Ele estava curvado em cima de sua mesa no fundo da sala. O suor escorria pelo seu rosto e eu podia ouvir seus dentes sendo forçados horrivelmente enquanto ele os rangia.

– Saito!

– Eu vou ficar bem. Apenas saia daqui.

– Mas... – comecei, mas ele me cortou.

– Isso vai passar, a qualquer momento. Não se preocupe.

Ele passou os braços em volta dos ombros e apertou até que os nós dos dedos ficaram brancos. Sua respiração estava ofegante e ele estremeceu como se estivesse com febre. Era personalidade do Saito se recusar a mostrar qualquer dor, ou mesmo qualquer emoção e quando o fazia, era sempre o mínimo possível. Apesar de já tê-lo visto com dor, ainda era insuportável assistir. A dor devia ser inimaginável. Novamente estava com a mesma dúvida, eu havia entregado as capsulas para Keiko e mesmo se eu desse uma, seria uma solução temporária. Novamente me peguei pensando, ele não iria querer que eu desse meu sangue a ele, mas se não o fizesse, ele seguiria com dor. O que eu deveria fazer? Puxei novamente a pequena faca que eu havia mantido comigo desde aquela tarde, eu não aguentava vê-lo sofrer.

– Não... Não faz isso – ele disse ainda se contorcendo de dor.

Sem dar atenção ao que ele falava, deslizei a faca no mesmo lugar que da primeira vez e senti a dor do corte, mas fiz o possível para não demonstrar isso, uma faixa de sangue espesso se formou. Dessa vez eu não falei nada, apenas estendi o braço.

– Eu não posso fazer isso – ele falou com a voz fraca.

Suas roupas estavam encharcadas de suor e ele tremia muito. Eu não recuei. Queria fazer algo por ele, eu simplesmente não conseguia vê-lo sofrer nem mais um pouco.

– Não se preocupe comigo – falei quase em um sussurro – Por favor...

Embora ele tentasse desesperadamente não o fazer, seus olhos foram atraídos para o corte, para o sangue vermelho espesso que lentamente escorria para a palma da minha mão. Seus dentes cerraram e suas mãos flexionaram, mas ele não conseguiu resistir. Passaram-se apenas alguns segundos antes de ele ceder. Então, ele pegou minha mão e bebeu o sangue, logo ele lambeu o caminho que o sangue havia percorrido até onde estava o corte. Sentia a suave carícia de sua língua enquanto percorria o comprimento da ferida, e então senti a pressão suave de seus dentes e lábios enquanto ele puxava mais algumas gotas para a sua boca. Sua respiração já havia começado a se acalmar.
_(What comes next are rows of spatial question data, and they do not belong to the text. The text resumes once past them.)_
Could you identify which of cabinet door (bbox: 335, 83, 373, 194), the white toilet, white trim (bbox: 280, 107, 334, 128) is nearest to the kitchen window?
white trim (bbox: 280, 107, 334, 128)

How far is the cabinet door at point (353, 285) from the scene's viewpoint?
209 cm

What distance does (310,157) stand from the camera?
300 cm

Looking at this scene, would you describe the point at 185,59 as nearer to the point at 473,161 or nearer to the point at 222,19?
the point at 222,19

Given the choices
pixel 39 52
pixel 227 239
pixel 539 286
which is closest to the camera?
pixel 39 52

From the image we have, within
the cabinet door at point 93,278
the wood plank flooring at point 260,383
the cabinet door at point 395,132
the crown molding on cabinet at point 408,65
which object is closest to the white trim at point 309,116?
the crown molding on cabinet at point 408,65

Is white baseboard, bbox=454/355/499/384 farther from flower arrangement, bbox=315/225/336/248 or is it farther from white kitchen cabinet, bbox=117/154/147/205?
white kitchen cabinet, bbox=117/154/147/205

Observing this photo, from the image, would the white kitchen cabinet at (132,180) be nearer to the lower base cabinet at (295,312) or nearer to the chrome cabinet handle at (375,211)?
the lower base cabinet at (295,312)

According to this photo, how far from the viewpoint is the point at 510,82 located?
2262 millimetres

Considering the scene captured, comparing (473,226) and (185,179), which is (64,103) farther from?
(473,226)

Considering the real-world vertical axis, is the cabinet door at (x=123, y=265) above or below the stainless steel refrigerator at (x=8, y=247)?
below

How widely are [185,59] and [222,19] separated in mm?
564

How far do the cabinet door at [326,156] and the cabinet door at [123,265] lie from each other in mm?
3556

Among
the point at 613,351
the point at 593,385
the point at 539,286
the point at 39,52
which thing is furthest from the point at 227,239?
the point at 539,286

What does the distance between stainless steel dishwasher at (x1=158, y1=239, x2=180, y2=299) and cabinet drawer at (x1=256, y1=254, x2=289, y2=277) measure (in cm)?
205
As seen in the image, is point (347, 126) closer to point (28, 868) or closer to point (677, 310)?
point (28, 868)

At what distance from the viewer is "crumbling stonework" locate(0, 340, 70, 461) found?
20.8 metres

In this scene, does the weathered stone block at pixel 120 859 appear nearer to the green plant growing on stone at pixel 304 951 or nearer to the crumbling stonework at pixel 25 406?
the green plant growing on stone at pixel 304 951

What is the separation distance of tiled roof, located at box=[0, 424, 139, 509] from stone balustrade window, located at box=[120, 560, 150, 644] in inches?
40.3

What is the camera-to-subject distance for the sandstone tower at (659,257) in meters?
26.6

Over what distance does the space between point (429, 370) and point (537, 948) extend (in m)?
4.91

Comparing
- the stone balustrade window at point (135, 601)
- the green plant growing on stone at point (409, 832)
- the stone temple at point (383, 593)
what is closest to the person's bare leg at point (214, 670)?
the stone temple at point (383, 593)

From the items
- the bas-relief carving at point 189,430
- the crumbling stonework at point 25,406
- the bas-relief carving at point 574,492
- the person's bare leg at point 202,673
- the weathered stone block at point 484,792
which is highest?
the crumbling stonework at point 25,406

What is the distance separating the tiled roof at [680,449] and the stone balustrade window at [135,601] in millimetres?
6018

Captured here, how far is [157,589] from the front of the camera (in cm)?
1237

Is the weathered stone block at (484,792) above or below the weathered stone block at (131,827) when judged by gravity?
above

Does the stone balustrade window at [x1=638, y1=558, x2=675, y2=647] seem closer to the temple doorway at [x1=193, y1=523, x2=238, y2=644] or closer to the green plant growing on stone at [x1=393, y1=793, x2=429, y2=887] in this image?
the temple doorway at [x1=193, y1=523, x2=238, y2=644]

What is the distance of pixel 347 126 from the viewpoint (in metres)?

Através de sua mão em meu pulso, pude sentir seu tremor diminuindo também. Alguns momentos depois, sua mão escorregou para baixo e vi que corte já estava curado.

– Me desculpa pelo atrevimento – falei baixo, mas ele não levantou a cabeça para olhar para mim.

– Sinto muito – ele falou e eu não soube se ele realmente estava falando comigo.